Si un cessez-le-feu est en vigueur depuis le 8 avril, les Etats-Unis imposent un blocus des ports iraniens depuis le 13 avril.

Dans ces conditions, les forces armées iraniennes ont décidé de maintenir leur contrôle sur le détroit d'Ormuz, par lequel transitait avant le conflit un cinquième des hydrocarbures consommés dans le monde.

Elles menacent de représailles si Washington ne lève pas son blocus.

"Nous ne tolérerons pas le blocus naval. S'il se poursuit, l'Iran ripostera", a averti mercredi sur la télévision d'Etat Mohsen Rezaei, ancien commandant en chef des Gardiens de la Révolution, nommé en mars conseiller militaire du nouveau guide suprême Mojtaba Khamenei.

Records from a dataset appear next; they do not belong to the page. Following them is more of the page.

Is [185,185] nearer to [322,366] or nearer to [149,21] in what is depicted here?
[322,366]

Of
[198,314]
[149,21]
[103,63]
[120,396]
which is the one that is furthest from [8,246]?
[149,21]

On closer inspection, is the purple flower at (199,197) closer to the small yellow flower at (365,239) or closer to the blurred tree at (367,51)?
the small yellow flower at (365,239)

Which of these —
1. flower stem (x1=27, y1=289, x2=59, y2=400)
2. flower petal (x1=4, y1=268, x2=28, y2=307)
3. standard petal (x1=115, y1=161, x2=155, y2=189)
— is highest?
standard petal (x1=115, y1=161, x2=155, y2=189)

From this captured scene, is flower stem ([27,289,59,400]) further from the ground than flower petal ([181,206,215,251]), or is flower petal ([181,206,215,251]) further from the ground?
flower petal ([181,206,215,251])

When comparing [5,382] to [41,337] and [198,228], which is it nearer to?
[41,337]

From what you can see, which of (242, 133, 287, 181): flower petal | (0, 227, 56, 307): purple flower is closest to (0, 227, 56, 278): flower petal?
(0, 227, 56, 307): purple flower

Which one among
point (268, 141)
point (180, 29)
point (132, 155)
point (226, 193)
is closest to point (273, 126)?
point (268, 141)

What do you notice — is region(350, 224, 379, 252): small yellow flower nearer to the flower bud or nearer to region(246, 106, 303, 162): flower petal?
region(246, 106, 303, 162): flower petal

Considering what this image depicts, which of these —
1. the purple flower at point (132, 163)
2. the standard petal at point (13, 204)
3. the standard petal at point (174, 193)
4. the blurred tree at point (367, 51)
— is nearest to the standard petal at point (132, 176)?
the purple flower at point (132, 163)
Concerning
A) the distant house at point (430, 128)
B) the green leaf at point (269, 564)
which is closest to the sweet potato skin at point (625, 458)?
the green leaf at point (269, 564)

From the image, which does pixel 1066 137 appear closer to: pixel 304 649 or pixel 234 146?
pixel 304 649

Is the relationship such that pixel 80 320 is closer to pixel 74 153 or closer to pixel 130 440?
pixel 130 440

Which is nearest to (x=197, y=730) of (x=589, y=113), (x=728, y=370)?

Il a également mis en garde contre une reprise des hostilités entre l'Iran et les Etats-Unis, qui pourrait selon lui se solder par le naufrage de navires américains et la mort ou l'emprisonnement de nombreux soldats ennemis.

Et un haut responsable de la marine iranienne a évoqué le déploiement "dans un avenir très proche" d'armes navales récemment mises au point.

Le ministre du Pétrole, Mohsen Paknejad, a pour sa part minimisé l'impact du blocus mené par les Etats-Unis, assurant qu'il "ne produirait aucun résultat".

"Les employés de l'industrie pétrolière travaillent sans relâche pour garantir un approvisionnement sans problème", a-t-il dit.